Si existe un símbolo de lo que fue la anterior legislatura en materia de movilidad, esa es la calle Colón. La concejalía de Movilidad del anterior consistorio, liderada por Giuseppe Grezzi, redujo a un carril el transporte privado y amplió a dos los de bus y taxi.
Con la caída de la tarde, el centro de Valencia se llena de niños que salen de los colegios, de familias que van a comprar regalos de Navidad, de grupos que hacen cola para el carrusel o la pista de hielo de la Plaza del Ayuntamiento. La calle se llena, pero este martes no festivo, no hay aglomeraciones, ni cortes de vías, ni autobuses desviados.

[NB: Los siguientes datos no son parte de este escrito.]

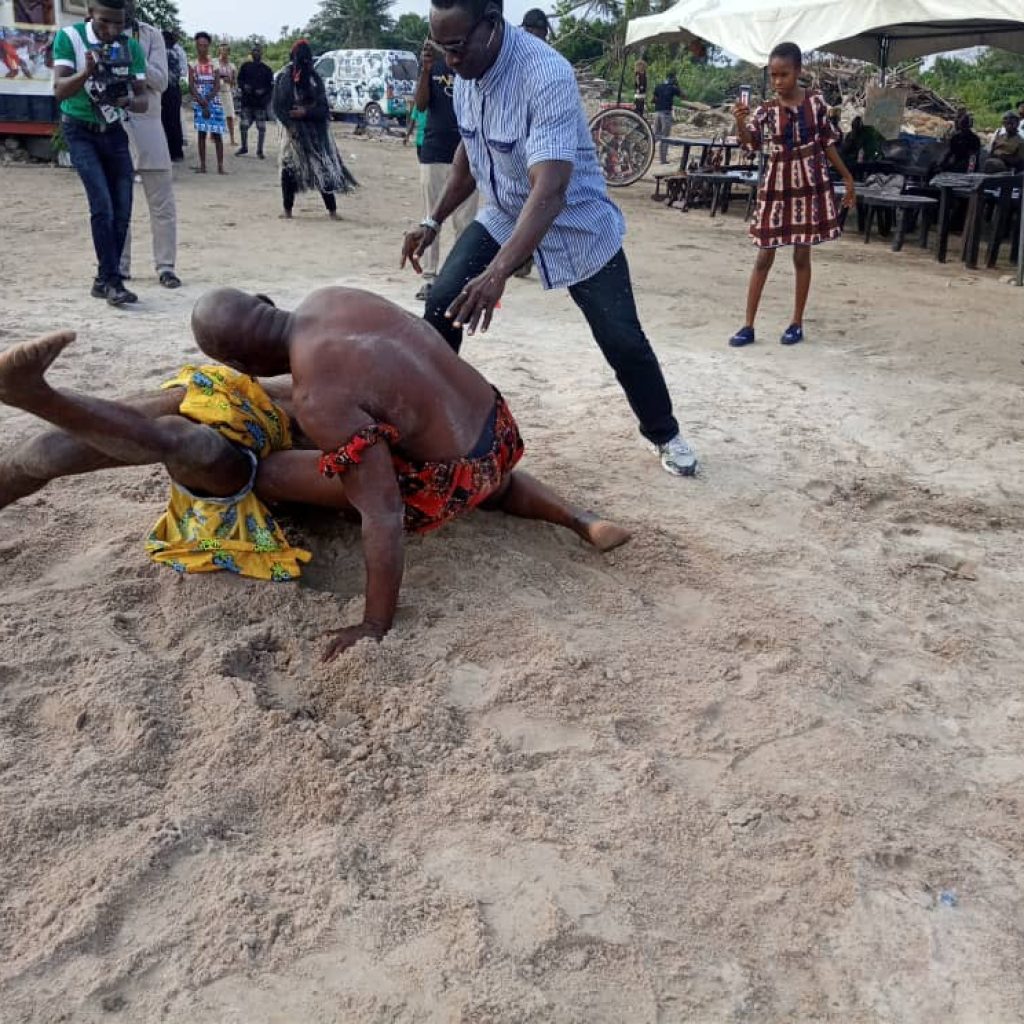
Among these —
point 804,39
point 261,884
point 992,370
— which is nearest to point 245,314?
point 261,884

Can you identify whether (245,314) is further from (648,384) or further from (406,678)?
(648,384)

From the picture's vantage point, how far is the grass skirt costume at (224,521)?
266 centimetres

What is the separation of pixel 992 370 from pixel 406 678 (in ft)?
13.4

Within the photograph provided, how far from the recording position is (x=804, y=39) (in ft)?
29.9

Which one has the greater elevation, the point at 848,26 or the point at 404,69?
the point at 404,69

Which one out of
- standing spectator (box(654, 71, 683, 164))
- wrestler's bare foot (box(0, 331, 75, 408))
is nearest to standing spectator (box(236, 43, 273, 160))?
standing spectator (box(654, 71, 683, 164))

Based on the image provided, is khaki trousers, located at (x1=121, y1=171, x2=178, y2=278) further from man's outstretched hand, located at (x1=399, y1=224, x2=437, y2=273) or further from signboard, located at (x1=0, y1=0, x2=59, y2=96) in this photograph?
signboard, located at (x1=0, y1=0, x2=59, y2=96)

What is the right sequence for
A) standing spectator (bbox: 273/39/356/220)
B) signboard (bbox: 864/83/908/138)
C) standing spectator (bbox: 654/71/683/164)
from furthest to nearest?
standing spectator (bbox: 654/71/683/164) < signboard (bbox: 864/83/908/138) < standing spectator (bbox: 273/39/356/220)

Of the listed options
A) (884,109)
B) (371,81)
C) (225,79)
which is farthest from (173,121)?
(371,81)

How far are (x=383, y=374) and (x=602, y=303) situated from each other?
1.12 metres

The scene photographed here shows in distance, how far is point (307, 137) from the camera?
8.95 meters

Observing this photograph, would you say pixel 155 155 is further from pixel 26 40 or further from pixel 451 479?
pixel 26 40

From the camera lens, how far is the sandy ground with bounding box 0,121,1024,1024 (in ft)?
5.44

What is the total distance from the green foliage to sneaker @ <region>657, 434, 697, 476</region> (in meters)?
21.2
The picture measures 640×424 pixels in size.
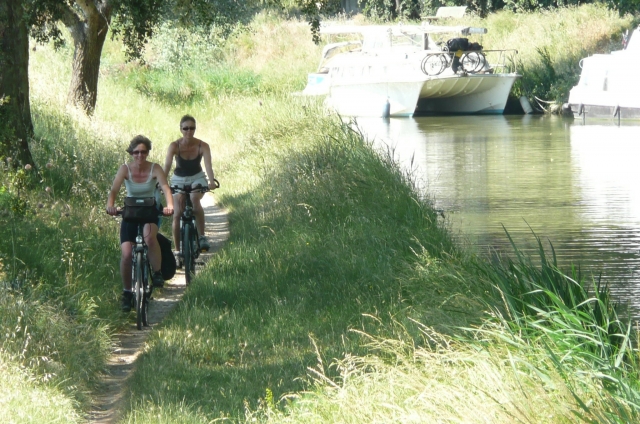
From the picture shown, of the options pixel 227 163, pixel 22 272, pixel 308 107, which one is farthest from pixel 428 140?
pixel 22 272

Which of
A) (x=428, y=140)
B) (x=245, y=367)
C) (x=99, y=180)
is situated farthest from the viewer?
(x=428, y=140)

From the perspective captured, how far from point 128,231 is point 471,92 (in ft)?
103

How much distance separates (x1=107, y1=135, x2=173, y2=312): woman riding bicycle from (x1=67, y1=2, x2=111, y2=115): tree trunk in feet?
43.7

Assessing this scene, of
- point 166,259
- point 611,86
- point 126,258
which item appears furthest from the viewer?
point 611,86

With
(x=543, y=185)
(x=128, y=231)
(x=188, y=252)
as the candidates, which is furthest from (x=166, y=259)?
(x=543, y=185)

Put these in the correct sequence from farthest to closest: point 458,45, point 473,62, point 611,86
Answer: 1. point 458,45
2. point 473,62
3. point 611,86

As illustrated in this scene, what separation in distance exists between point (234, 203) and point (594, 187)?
625 centimetres

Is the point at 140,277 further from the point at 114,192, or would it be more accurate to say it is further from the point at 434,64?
the point at 434,64

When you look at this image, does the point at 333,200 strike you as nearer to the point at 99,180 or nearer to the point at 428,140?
the point at 99,180

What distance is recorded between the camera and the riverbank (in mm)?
5312

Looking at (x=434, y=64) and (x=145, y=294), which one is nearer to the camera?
(x=145, y=294)

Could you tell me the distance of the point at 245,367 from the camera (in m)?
7.65

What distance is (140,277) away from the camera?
354 inches

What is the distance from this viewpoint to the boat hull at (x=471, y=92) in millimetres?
37688
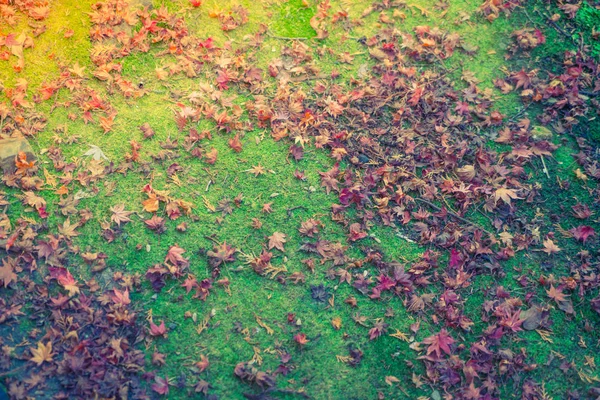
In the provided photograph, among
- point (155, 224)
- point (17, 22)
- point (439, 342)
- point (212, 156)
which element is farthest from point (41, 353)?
point (17, 22)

De la ciudad construida a la ciudad planificada pasarán los días y las semanas. La gente dejará de caminar por la calzada en la calle San Vicente y no harán falta informadores de la EMT para que los usuarios sepan qué autobús coger. Los taxistas, como Eric, ya no tendrán dos carriles en la calle Colón y en la plaza del Ayuntamiento habrá más autobuses y la mitad de los metros de terraza en el restaurante Sereno. El centro, símbolo de la movilidad a pie o en bici para el anterior gobierno, tendrá ahora su “transporte público en el corazón de la ciudad”.
La 10 conductas de otros conductores que más nos molestan
Estadísticas de Accidentes de Tráfico
Para comprender mejor la magnitud del problema de la seguridad vial, es útil analizar algunas estadísticas relevantes. La siguiente tabla muestra datos sobre accidentes de tráfico en zonas urbanas:
| Tipo de Usuario | Número de Accidentes | % del Total |
|---|---|---|
| Peatones | [Número] | [Porcentaje] |
| Ciclistas | [Número] | [Porcentaje] |
| Motociclistas | [Número] | [Porcentaje] |
| Automovilistas | [Número] | [Porcentaje] |
Estos datos resaltan la importancia de implementar medidas efectivas para proteger a todos los usuarios de la vía, especialmente a los más vulnerables como peatones y ciclistas.